After Weimer's ordinance became public, factions for and against the coal terminal were quick to respond.
"Although the proposed resolution mentions 'open transparent government,' its own content violates this principle," wrote Brad Owens and John Huntley, co-chairmen of the Northwest Jobs Alliance, a pro-terminal group. The statement was in a letter dated Feb. 7.
"Nowhere does the resolutions' author use language that forthrightly references his target, which is the Gateway Pacific Terminal project, to which he has long been opposed," the letter went on to say.

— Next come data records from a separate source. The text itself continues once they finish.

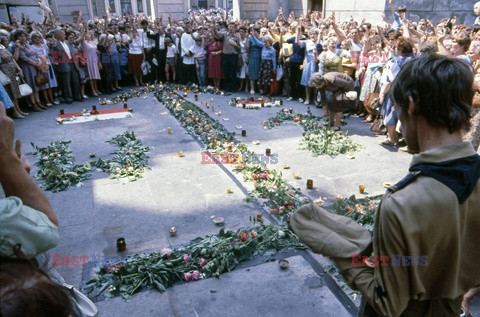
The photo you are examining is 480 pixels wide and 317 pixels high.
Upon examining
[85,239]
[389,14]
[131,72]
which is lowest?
[85,239]

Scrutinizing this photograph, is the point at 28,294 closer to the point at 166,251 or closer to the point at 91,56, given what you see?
the point at 166,251

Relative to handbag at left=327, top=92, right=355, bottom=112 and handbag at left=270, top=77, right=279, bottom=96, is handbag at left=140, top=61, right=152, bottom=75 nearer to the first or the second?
handbag at left=270, top=77, right=279, bottom=96

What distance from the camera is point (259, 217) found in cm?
442

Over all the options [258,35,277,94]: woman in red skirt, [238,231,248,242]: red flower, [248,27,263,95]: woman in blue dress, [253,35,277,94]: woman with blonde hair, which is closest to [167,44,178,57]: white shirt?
[248,27,263,95]: woman in blue dress

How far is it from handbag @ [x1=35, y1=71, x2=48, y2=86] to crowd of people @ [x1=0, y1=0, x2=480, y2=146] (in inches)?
1.0

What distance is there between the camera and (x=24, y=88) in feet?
32.4

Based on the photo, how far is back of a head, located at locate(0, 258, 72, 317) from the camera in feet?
3.04

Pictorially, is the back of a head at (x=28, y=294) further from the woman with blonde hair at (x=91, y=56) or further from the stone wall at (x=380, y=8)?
the stone wall at (x=380, y=8)

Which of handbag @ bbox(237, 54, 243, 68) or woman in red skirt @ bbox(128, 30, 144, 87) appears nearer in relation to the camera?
handbag @ bbox(237, 54, 243, 68)

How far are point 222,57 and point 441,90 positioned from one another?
38.5 ft

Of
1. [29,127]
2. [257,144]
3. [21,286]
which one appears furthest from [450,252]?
[29,127]

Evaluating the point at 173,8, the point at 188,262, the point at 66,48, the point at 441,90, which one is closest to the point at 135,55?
the point at 66,48

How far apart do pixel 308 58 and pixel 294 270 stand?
7.89 meters

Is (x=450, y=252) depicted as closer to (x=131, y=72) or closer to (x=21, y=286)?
A: (x=21, y=286)
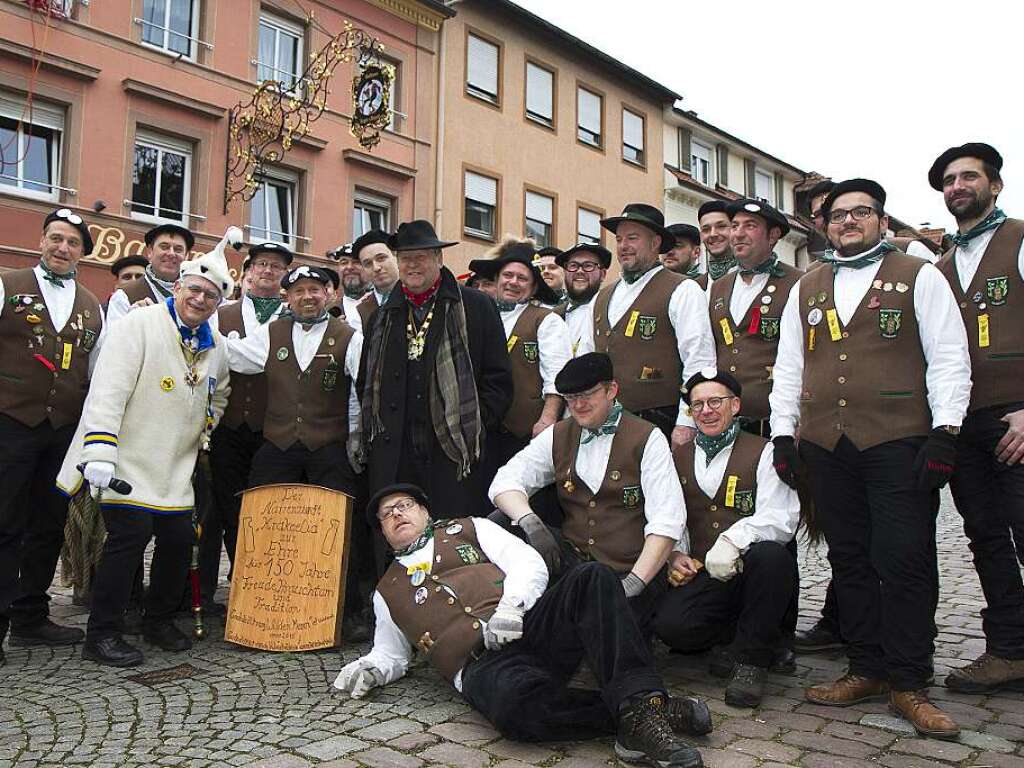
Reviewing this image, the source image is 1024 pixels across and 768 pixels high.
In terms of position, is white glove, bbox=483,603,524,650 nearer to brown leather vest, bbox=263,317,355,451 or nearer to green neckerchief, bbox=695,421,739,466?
green neckerchief, bbox=695,421,739,466

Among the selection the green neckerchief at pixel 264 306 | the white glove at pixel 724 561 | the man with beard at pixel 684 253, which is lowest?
the white glove at pixel 724 561

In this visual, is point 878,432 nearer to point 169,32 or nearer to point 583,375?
point 583,375

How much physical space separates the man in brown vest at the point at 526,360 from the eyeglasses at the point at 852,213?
196 centimetres

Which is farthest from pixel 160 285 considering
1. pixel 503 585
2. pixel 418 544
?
pixel 503 585

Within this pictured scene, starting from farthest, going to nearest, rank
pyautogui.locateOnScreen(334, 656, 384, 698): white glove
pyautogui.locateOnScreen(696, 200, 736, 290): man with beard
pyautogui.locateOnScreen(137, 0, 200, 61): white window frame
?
pyautogui.locateOnScreen(137, 0, 200, 61): white window frame < pyautogui.locateOnScreen(696, 200, 736, 290): man with beard < pyautogui.locateOnScreen(334, 656, 384, 698): white glove

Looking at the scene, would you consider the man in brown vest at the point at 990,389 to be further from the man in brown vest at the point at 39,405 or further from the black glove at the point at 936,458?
the man in brown vest at the point at 39,405

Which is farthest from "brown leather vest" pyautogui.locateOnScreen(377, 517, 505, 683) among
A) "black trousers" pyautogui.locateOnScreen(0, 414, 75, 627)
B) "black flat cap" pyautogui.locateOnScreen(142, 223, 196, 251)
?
"black flat cap" pyautogui.locateOnScreen(142, 223, 196, 251)

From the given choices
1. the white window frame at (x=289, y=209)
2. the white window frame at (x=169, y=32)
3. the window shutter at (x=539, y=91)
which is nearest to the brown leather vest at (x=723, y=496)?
the white window frame at (x=289, y=209)

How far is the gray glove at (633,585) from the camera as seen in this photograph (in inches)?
152

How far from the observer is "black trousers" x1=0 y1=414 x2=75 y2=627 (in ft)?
15.5

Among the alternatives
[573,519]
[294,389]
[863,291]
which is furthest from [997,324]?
[294,389]

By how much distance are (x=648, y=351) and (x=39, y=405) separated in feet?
11.1

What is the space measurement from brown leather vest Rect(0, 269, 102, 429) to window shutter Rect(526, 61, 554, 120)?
1704 cm

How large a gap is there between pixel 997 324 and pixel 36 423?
192 inches
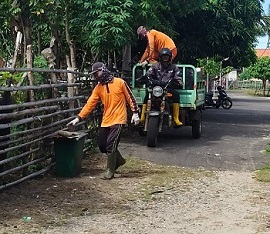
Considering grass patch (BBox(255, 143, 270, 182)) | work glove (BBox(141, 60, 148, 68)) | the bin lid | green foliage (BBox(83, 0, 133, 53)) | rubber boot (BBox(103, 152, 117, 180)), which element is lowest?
grass patch (BBox(255, 143, 270, 182))

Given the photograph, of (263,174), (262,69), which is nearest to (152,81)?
(263,174)

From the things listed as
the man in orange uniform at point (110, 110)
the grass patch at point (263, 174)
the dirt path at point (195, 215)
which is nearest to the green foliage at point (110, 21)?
the man in orange uniform at point (110, 110)

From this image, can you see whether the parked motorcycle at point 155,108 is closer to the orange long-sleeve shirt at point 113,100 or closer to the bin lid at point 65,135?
the orange long-sleeve shirt at point 113,100

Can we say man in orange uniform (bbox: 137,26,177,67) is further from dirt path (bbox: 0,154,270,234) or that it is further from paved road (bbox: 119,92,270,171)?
dirt path (bbox: 0,154,270,234)

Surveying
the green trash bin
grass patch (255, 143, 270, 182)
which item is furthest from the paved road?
the green trash bin

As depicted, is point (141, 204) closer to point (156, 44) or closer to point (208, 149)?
point (208, 149)

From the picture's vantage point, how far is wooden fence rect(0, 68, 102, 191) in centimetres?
800

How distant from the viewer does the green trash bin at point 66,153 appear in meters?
9.14

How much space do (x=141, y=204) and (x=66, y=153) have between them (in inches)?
78.8

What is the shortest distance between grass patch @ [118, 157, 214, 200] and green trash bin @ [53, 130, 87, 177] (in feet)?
2.89

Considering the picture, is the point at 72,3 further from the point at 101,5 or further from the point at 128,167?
the point at 128,167

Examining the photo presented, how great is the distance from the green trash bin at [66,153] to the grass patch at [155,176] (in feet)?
2.89

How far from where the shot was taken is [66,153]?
9242mm

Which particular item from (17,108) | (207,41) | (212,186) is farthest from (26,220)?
(207,41)
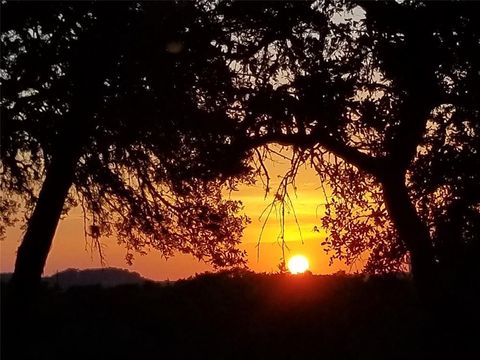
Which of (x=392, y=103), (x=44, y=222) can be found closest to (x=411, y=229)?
(x=392, y=103)

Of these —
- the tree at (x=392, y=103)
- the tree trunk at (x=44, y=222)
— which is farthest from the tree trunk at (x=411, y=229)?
the tree trunk at (x=44, y=222)

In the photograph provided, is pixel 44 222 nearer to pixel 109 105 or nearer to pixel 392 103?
pixel 109 105

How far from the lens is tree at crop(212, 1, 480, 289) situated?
55.9 feet

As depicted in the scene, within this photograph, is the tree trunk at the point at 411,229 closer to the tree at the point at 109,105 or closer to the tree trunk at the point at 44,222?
the tree at the point at 109,105

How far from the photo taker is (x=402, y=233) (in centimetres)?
1833

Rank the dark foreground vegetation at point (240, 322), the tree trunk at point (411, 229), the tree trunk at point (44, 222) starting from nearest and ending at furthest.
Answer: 1. the dark foreground vegetation at point (240, 322)
2. the tree trunk at point (44, 222)
3. the tree trunk at point (411, 229)

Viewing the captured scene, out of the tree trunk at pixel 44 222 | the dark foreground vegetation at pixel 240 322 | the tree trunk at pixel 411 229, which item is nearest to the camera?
the dark foreground vegetation at pixel 240 322

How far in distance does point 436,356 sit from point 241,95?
7.27 metres

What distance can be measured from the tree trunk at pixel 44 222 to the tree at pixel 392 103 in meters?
4.25

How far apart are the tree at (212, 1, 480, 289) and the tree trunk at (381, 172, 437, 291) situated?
2 cm

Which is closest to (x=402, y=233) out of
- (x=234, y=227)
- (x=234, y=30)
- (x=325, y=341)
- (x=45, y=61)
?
(x=325, y=341)

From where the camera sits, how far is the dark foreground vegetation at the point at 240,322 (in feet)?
55.5

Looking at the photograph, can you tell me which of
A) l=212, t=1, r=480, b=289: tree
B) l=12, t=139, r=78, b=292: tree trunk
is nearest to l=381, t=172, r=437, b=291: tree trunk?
l=212, t=1, r=480, b=289: tree

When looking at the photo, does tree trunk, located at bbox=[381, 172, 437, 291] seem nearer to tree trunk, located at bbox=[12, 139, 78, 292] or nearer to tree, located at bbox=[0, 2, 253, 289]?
tree, located at bbox=[0, 2, 253, 289]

Weimer in interviews and public forums has maintained his neutrality on the project. He specifically said months ago that without a completed draft of an environmental impact statement, there is nothing to have an opinion on.
David Stalheim, former county planning director and unsuccessful candidate for county executive in 2011, wrote on Feb. 8 a response letter to concerns raised by Pacific International Terminals over "the Weimer resolution."
"The statement that the county executive has authority for these contract amendments because the costs are 100 percent paid by Pacific International Terminals is simply not true," Stalheim wrote. "When Whatcom County fails to charge for the time of their attorneys, secretaries, records and technology department, or the staff in the county council and executive offices, it is not getting 100 percent cost recovery."